* [TASK ITEM A]
Answer these questions using the excerpt on Morocco and the African Union, one line per answer:
(i) At which AU summit did King Mohammed VI give the speech that marked Morocco's return to the union?
(ii) How many cooperation agreements did Morocco sign with African countries between 1999 and 2017?
(iii) In which key areas did Morocco have solid experience when it returned to the AU?
* [TASK ITEM B] Reproduce the stretch of the excerpt on Morocco and the African Union from "Sixty years later, the" through "to the union.".

* [SOURCE DOCUMENT]
╔══

Njapau also recalled Morocco’s leading role in the decolonization of African states, particularly through its direct support for national liberation movements throughout the continent.
Sixty years later, the country’s attachment to the continent is still as “intense,” she said, reflecting on King Mohammed VI’s speech at the 28th AU Summit that marked the return of Morocco to the union.
Morocco’s return to the AU, she continued, is a natural extension of the continuous deepening of relations between Morocco and African countries under the King’s pan-African vision. Between 1999 and 2017, Morocco signed more than 1,000 cooperation agreements with various African countries in the fields of training, health, and sustainable development.
Morocco returned to the AU with solid experience in the key areas of migration management, sustainable development, the fight against violent extremism, and climate change, she continued, celebrating the country’s willingness to share its experience with other African countries.

╚══

* [DATA UNDER STUDY]
╔══

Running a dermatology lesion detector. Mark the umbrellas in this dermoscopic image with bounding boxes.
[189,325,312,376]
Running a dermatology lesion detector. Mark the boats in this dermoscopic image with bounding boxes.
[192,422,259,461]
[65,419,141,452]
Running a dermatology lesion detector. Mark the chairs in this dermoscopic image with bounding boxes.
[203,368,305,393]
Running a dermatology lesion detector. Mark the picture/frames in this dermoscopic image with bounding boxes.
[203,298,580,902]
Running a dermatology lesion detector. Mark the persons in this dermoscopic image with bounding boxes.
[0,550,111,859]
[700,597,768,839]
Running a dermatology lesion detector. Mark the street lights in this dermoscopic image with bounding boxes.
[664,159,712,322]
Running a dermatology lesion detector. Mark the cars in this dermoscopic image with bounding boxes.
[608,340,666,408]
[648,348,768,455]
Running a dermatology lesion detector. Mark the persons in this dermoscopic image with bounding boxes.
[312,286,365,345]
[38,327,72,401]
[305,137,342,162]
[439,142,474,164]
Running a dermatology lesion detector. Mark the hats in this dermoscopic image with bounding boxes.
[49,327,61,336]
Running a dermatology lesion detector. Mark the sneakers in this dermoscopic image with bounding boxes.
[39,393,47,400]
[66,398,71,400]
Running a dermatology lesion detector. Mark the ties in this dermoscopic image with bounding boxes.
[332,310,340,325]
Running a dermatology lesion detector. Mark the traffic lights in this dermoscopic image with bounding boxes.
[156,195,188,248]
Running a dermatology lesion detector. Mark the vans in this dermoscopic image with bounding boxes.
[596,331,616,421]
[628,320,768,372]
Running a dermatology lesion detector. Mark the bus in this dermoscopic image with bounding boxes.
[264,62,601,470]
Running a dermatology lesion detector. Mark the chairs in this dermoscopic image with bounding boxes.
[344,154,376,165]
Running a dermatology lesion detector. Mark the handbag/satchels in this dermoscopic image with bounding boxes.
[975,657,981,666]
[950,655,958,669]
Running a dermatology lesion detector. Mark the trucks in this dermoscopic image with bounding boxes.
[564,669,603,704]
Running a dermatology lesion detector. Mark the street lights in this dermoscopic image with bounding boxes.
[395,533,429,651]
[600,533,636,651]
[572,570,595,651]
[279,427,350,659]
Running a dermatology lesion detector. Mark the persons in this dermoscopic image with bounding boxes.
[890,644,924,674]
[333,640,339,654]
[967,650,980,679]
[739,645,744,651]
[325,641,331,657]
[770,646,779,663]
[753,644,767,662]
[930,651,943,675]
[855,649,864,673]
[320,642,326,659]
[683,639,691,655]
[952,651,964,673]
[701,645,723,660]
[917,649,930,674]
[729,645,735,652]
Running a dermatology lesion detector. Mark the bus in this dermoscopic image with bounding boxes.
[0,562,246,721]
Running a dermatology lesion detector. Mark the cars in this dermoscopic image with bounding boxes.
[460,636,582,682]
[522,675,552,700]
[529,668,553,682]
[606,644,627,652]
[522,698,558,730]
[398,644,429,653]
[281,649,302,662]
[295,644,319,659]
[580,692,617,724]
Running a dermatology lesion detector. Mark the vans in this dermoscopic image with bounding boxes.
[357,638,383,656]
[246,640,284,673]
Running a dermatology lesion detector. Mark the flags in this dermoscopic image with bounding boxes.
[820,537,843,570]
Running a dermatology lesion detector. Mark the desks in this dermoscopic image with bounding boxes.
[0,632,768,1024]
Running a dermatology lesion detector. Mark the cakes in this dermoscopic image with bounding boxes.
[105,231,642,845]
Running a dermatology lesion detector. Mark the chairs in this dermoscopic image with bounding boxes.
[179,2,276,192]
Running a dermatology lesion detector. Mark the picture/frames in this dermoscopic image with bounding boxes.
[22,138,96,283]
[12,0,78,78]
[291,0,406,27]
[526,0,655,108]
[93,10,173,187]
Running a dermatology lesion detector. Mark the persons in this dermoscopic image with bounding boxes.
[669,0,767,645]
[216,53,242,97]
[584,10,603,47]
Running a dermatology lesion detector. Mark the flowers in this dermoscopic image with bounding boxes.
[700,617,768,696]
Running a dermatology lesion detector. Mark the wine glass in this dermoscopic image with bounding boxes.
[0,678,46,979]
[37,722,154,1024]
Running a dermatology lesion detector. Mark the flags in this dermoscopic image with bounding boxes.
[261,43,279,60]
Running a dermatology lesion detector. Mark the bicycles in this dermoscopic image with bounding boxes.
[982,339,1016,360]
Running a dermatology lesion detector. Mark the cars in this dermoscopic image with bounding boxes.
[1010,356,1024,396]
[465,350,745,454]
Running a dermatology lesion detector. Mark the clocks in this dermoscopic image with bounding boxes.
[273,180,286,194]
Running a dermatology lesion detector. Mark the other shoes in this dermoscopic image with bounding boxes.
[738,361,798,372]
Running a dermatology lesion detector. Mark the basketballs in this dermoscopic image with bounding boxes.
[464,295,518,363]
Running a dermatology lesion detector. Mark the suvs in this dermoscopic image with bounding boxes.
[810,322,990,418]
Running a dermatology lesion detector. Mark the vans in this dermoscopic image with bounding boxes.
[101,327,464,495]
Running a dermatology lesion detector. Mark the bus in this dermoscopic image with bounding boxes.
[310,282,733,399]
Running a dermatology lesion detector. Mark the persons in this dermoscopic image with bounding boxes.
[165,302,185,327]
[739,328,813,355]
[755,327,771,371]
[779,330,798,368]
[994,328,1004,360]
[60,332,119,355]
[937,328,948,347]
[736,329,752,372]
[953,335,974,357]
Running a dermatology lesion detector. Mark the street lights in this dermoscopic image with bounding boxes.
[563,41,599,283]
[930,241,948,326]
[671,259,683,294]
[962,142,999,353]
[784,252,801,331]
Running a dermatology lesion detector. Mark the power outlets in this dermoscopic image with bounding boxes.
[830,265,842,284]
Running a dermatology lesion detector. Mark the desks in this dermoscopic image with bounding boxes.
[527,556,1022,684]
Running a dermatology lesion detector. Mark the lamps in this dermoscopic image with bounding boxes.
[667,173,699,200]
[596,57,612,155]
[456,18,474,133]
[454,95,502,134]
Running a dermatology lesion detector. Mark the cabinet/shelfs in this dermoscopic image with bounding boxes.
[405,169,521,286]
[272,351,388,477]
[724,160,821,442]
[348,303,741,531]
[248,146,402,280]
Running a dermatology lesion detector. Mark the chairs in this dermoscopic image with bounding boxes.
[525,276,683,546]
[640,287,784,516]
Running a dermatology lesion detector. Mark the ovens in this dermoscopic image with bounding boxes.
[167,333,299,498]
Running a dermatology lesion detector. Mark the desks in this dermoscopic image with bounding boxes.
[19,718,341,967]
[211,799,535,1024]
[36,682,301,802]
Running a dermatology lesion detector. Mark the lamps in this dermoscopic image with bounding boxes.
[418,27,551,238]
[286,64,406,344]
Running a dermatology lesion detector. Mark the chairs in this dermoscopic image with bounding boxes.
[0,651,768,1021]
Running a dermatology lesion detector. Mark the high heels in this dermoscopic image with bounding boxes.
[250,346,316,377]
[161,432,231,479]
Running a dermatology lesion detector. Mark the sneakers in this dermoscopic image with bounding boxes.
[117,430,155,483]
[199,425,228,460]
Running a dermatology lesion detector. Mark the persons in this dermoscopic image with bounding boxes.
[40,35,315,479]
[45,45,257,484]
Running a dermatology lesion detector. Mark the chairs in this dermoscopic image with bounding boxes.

╚══

* [WRITTEN ANSWER A]
(i) The 28th AU Summit.
(ii) More than 1,000.
(iii) Migration management, sustainable development, the fight against violent extremism, and climate change.

* [WRITTEN ANSWER B]
Sixty years later, the country’s attachment to the continent is still as “intense,” she said, reflecting on King Mohammed VI’s speech at the 28th AU Summit that marked the return of Morocco to the union.